И поистине она не иссохнет.
Это — голод души. Если бы человек все «до кончика» узнал, он подошел бы к стене (ведения) и сказал: «Там что-то есть» (за стеной).
Если бы перед ним все осветили, он сел бы и сказал: «Я буду ждать».
Человек беспределен. Самая суть его — беспредельность. И выражением этого и служит метафизика.
«Все ясно». Тогда он скажет: «Ну, так я хочу неясного».
Напротив, все темно. Тогда он орет: «Я жажду света».
У человека есть жажда «другого». Бессознательно. И из нее родилась метафизика.
«Хочу заглянуть за край».
«Хочу дойти до конца».
«Умру. Но я хочу знать, что будет после смерти».
«Нельзя знать?

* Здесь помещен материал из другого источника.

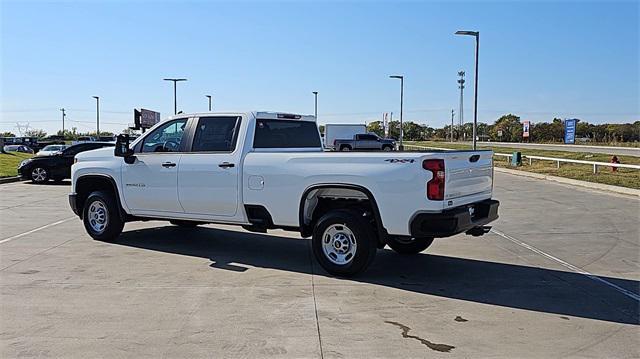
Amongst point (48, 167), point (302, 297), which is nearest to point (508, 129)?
point (48, 167)

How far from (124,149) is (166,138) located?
709mm

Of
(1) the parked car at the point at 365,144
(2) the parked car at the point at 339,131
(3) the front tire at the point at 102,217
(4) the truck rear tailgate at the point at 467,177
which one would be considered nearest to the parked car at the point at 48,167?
(3) the front tire at the point at 102,217

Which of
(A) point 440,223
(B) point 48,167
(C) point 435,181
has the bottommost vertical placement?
(B) point 48,167

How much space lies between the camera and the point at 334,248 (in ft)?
23.7

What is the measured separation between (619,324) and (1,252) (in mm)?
8043

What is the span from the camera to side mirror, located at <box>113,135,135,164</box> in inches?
350

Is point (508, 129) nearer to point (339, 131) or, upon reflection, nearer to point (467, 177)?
point (339, 131)

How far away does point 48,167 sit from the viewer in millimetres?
21594

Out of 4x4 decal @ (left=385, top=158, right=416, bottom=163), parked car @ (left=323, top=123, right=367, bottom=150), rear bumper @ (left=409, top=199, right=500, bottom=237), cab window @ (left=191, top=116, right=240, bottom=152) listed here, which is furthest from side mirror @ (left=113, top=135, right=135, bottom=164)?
parked car @ (left=323, top=123, right=367, bottom=150)

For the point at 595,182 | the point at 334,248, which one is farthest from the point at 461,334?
the point at 595,182

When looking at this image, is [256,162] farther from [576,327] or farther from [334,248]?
[576,327]

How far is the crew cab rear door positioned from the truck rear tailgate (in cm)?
279

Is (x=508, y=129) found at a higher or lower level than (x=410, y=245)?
higher

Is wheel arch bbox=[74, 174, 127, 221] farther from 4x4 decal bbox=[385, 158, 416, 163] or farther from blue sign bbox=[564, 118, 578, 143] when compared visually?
blue sign bbox=[564, 118, 578, 143]
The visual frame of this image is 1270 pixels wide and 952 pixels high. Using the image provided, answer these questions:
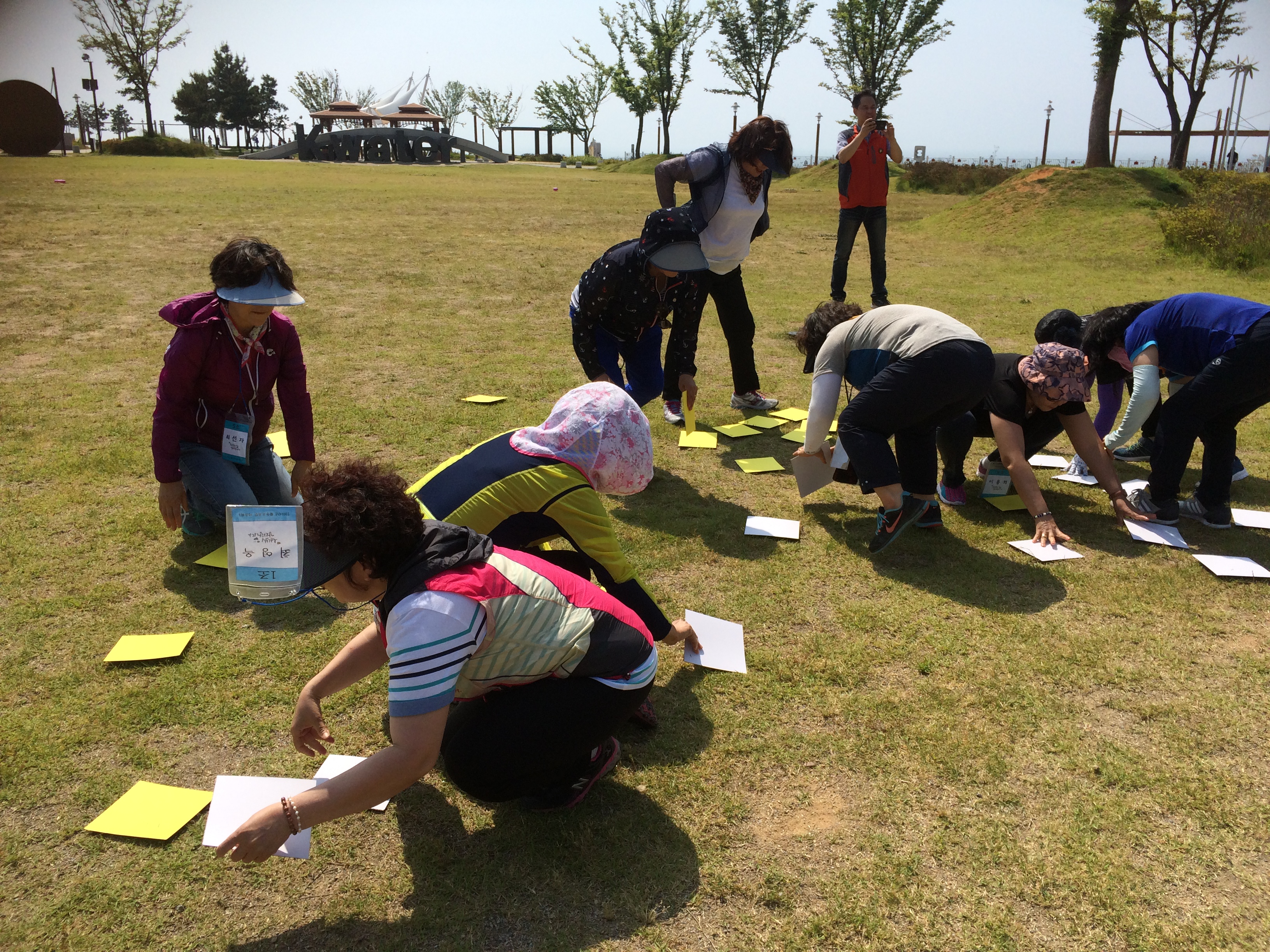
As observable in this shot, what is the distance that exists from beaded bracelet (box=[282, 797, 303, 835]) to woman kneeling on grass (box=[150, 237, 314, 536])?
2328mm

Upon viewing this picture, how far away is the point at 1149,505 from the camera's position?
181 inches

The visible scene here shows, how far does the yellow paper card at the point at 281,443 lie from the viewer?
5.25 meters

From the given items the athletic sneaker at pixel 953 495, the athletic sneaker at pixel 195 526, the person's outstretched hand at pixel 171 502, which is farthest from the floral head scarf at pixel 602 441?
the athletic sneaker at pixel 953 495

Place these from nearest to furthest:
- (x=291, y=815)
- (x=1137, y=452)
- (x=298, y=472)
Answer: (x=291, y=815) → (x=298, y=472) → (x=1137, y=452)

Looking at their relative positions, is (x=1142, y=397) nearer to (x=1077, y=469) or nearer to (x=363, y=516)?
(x=1077, y=469)

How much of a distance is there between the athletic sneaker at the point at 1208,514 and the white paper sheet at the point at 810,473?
194 cm

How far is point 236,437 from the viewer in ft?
13.5

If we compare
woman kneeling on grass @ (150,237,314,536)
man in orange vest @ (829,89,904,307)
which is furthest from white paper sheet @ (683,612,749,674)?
man in orange vest @ (829,89,904,307)

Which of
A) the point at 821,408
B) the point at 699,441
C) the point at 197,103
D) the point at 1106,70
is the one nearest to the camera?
the point at 821,408

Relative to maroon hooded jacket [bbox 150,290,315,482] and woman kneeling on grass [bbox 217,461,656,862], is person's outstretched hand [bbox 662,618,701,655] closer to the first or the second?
woman kneeling on grass [bbox 217,461,656,862]

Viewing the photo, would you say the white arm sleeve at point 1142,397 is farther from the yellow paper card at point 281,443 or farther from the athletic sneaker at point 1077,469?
the yellow paper card at point 281,443

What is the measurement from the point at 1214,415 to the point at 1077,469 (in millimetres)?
958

Тогда я постараюсь увидеть во сне, сочинить, отгадать, сказать об этом стихотворение».
Да. Вот стихи еще. Они тоже метафизичны. Стихи и дар сложить их — оттуда же, откуда метафизика.
Человек говорит. Казалось бы, довольно. «Скажи все, что нужно».
Вдруг он запел. Это — метафизика, метафизичность.
20. III.1916
Что вы ищете все вчерашнего дня. Вчерашний день прошел, и вы его не найдете никогда.
«Он умер! Он умер!» — восклицали в Египте и в Финикии. «Возлюбленный — умер!!»
И плакали. И тоже посыпали пеплом голову и раздирали одежды на себе.
«Да, — я скажу, — он умер, ваш Возлюбленный».
Будет ли он называться «вчерашний день» или — Озирис, или Христос.
И — католичество. И — Москва.
Ах, и я жалею Возлюбленного. О, и для меня он — Возлюбленный. Не менее, чем для вас.
Но я знаю, что Он воистину умер.
И обратим взоры в другую сторону. И будем ждать «Завтра»
20. III.1916
Есть люди, которые всю жизнь учатся, «лекции» и все, — и у них самое элементарное отношение к книге. Элементарное отношение к самомалейшему рассуждению, к стихотворению, к книге — которую и начали читать.
А 12 лет школы за спиною. И есть «ученье работы», и уже почти начинают сами читать лекции.
Какое-то врожденное непредрасположение к книге, неприуготовленность к книге.
Отсюда я заключаю, что «книга родилась в мир» совсем особо, что это — «новое чего-то рождение в мире» и далеко не все «способны к книге». Что есть люди, «врожденно к ней неспособные», — и такие сколько бы ни учились, ни читали, ни старались, к ним «книга» так же не идет, как к корове «горб верблюда».